Agenda 22 is to realise the UN Standard Rules by drawing up disability policy plans in communities, counties and businesses. The method has been developed by the Swedish disability movement. Guidelines in English are available on how local authorities can work with Agenda 22.
The Swedish Disability Federation: - Is a member of the government's disability council.- Has separate meetings with any minister it wishes to approach on a specific issue.- Is a member of official governmental inquiry committees.- Receives reports from governmental inquiry committees with the right to comment officially. - Has extensive informal contact with governmental officials, groups and committees.
Swedish Disability Federation is a member of the European Disability Forum (EDF), an umbrella organisation representing about 37 million people with disabilities in Europe. The EDF protects the human rights of people with disabilities in dialogue with the European institutions and other European authorities.To the EDF website www.edf-feph.org
Five times a year the 39 presidents of the national disability orgnisations meet to discuss and decide on important disability policy questions and organsational matters. One of the meetings constitutes the Annual General Assembly.

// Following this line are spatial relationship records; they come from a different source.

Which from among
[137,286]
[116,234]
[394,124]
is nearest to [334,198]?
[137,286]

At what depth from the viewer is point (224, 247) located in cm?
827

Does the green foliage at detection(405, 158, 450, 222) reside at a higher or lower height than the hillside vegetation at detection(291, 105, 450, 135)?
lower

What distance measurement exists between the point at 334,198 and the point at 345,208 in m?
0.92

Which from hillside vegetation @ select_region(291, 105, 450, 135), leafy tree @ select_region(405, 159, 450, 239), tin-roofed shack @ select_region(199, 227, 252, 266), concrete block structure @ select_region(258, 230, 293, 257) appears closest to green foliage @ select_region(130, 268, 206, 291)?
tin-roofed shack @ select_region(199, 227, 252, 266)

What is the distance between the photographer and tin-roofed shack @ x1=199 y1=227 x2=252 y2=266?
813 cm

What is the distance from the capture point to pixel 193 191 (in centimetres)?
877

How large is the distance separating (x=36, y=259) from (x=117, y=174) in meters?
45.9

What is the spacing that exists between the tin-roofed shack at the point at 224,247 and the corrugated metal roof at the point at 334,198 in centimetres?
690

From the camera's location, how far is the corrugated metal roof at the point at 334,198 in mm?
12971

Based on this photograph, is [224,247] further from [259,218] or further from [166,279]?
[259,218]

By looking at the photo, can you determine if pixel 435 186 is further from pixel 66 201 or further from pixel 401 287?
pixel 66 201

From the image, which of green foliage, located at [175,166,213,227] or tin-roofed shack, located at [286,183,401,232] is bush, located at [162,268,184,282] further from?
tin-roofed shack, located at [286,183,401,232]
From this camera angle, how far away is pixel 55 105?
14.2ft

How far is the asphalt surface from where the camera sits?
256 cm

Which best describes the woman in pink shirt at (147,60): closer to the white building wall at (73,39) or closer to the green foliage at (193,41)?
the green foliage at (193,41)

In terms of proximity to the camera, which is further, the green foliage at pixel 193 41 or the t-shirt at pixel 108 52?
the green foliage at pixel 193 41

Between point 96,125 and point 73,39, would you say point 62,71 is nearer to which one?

The Board prepares the meetings and draft decisions of the Presidents' Meetings and implements their decisions. The Board also has the power to decide on behalf of the Swedish Disability Federation when the Presidents Meetings not are convened.
The Chairman of the Board is elected by the general assembly, and is also a full member of the Presidents' Meetings, which she chairs. Since 1991 the Chair works on a full time basis. She has the right to make statements on the behalf of the Swedish Disability Federation but is obliged to report to the Presidents Meetings on all hes statements.
Most of the political work in the Swedish Disability Federation is prepared in organised networks where every member organisation has the right to be represented by any person they elect.
In all counties and most municipalities there are associations of local disability organisations. They are organised in approximately the same way as Swedish Disability Federation.
Swedish Disability Federation is funded by:- Membership fees from all member organisations. - Financial support from the state. All Swedish national disability organisations receive financial support through the national budget, decided by Parliament. - Income from information materials, conferences, legal consulting. - Project subsidies. - State subsidies to employers for employees with disabilities.